### Exercise goal
Please switch each "distance" to "span" in the part of the material that opens with the line containing "Of these two, (499,226)" and closes at the end of the material, and give that part again with everything else unchanged.

Spatial question entries
■ ■ ■ ■ ■

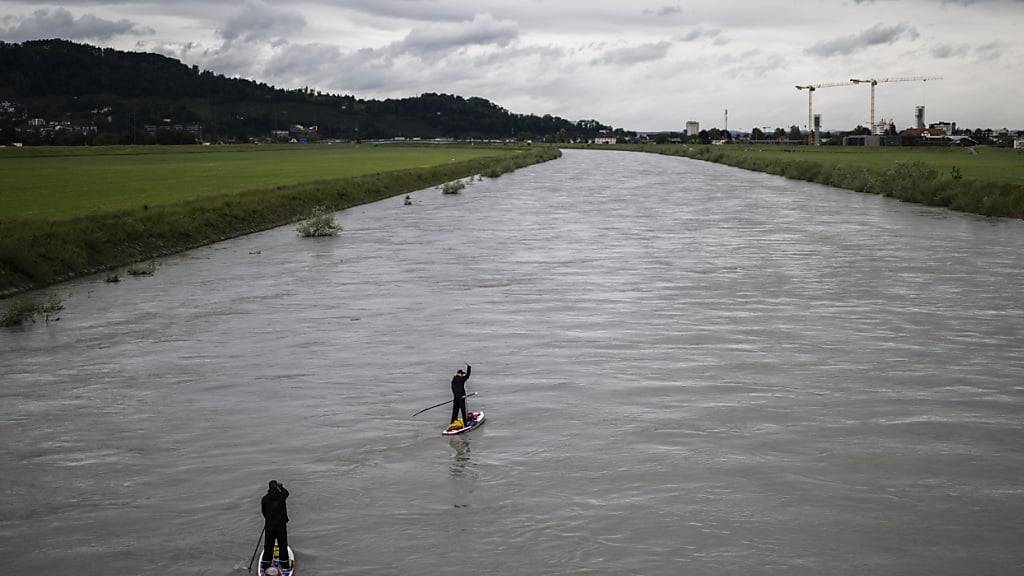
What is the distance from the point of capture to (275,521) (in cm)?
1103

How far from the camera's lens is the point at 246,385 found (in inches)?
789

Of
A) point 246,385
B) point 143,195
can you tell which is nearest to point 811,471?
point 246,385

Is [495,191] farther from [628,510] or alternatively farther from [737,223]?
[628,510]

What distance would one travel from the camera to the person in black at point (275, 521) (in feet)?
36.1

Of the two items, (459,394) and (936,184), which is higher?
(936,184)

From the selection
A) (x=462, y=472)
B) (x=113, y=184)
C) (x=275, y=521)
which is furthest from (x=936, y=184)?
(x=275, y=521)

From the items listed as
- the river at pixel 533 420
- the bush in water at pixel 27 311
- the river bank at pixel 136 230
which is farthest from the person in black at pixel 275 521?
the river bank at pixel 136 230

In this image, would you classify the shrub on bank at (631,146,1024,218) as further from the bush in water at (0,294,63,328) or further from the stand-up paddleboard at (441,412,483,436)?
the bush in water at (0,294,63,328)

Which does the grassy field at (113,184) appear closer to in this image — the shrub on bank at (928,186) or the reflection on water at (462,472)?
the reflection on water at (462,472)

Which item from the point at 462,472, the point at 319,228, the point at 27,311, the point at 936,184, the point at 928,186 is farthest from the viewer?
the point at 928,186

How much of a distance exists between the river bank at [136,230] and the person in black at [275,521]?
76.2 ft

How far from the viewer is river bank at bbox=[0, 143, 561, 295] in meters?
32.9

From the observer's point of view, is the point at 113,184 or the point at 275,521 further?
the point at 113,184

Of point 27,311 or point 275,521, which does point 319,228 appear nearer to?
point 27,311
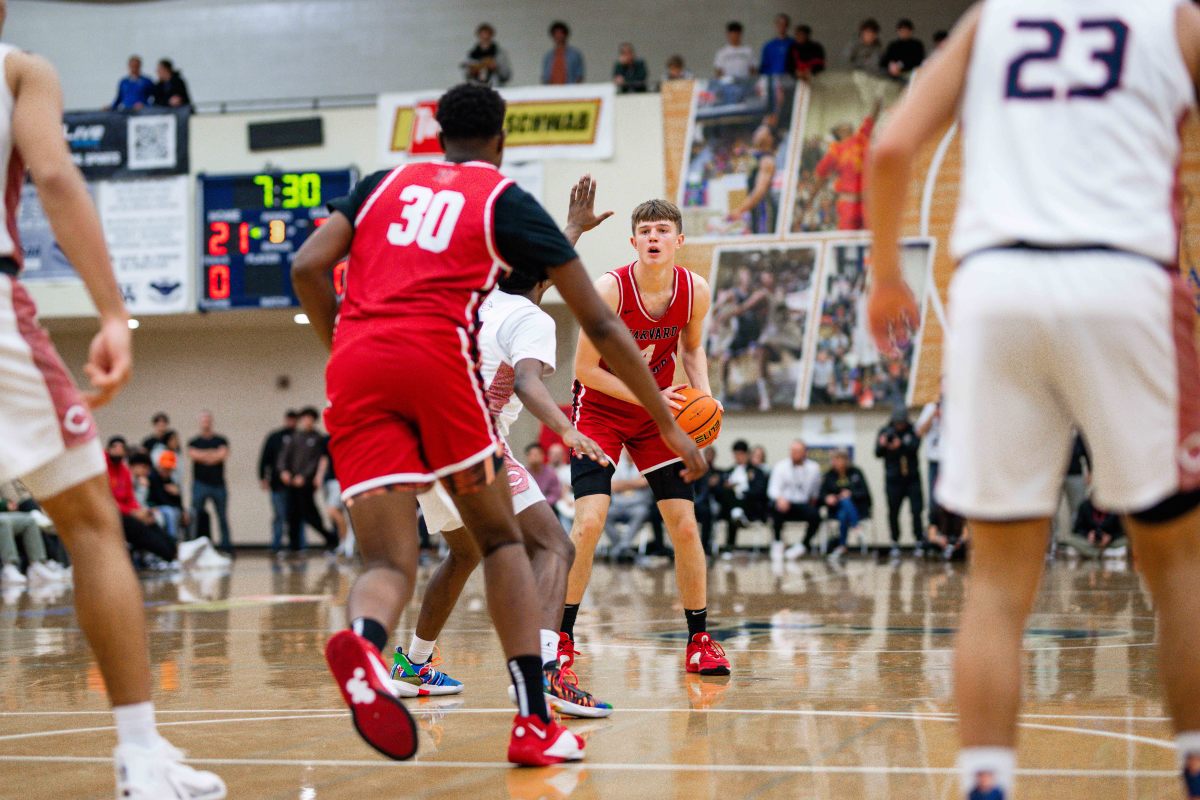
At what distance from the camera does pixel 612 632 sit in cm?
750

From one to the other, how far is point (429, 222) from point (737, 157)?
14.3 m

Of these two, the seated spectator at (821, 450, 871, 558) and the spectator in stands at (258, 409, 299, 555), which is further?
the spectator in stands at (258, 409, 299, 555)

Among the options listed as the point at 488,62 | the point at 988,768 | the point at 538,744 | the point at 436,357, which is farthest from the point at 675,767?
the point at 488,62

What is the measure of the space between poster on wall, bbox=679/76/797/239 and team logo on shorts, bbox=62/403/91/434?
14.8 m

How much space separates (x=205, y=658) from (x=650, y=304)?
111 inches

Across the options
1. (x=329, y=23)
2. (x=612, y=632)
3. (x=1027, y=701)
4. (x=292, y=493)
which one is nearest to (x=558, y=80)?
(x=329, y=23)

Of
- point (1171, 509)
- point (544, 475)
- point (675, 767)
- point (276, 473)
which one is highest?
point (1171, 509)

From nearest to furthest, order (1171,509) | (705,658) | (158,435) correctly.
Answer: (1171,509), (705,658), (158,435)

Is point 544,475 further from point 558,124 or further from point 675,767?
point 675,767

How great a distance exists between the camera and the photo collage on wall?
17156 mm

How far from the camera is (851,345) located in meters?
17.2

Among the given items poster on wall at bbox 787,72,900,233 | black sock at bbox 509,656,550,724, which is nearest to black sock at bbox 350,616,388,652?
black sock at bbox 509,656,550,724

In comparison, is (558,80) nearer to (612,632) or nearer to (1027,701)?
(612,632)

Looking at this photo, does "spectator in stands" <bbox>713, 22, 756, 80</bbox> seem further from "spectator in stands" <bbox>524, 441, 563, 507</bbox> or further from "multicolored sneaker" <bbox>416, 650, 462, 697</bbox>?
"multicolored sneaker" <bbox>416, 650, 462, 697</bbox>
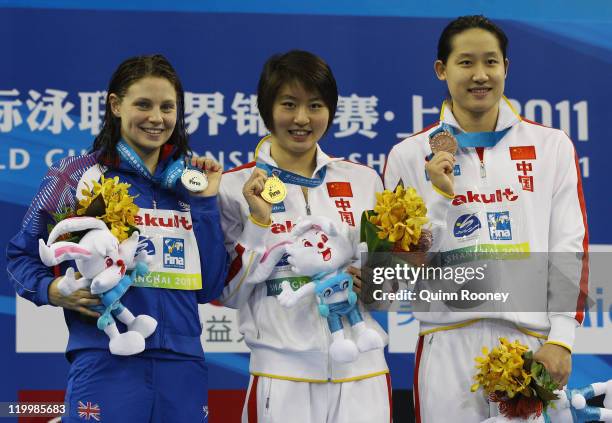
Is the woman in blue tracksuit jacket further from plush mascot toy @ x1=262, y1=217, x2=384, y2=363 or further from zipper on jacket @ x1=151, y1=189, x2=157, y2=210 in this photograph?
plush mascot toy @ x1=262, y1=217, x2=384, y2=363

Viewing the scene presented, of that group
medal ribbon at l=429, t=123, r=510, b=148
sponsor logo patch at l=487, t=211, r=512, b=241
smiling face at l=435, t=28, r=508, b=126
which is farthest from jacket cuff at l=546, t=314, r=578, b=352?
smiling face at l=435, t=28, r=508, b=126

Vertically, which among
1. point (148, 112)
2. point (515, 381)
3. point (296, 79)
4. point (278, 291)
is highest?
point (296, 79)

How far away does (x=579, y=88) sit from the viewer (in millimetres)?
4699

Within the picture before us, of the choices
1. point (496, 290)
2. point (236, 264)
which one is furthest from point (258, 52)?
point (496, 290)

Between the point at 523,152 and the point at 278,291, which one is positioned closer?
the point at 278,291

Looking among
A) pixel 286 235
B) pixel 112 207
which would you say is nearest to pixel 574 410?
pixel 286 235

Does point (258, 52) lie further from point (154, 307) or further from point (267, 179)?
point (154, 307)

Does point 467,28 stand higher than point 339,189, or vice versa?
point 467,28

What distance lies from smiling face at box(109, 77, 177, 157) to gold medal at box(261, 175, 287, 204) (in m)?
0.37

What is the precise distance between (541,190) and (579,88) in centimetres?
148

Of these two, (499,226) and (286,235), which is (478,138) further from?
(286,235)

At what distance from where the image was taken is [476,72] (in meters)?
3.44

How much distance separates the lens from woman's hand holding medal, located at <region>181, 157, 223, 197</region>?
3213 mm

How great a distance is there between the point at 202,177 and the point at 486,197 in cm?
95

■ ■ ■ ■ ■

### Answer to the exercise
Of these two, (499,226) and (286,235), which is (478,138) further from?
(286,235)

At what span from where the image was taken is [476,72] (in meters)?
3.44

How much span separates the lens from woman's hand holding medal, located at <region>181, 157, 223, 197</region>?
3213 mm

How great a span is there between the point at 202,177 and the point at 486,197 in cm?
95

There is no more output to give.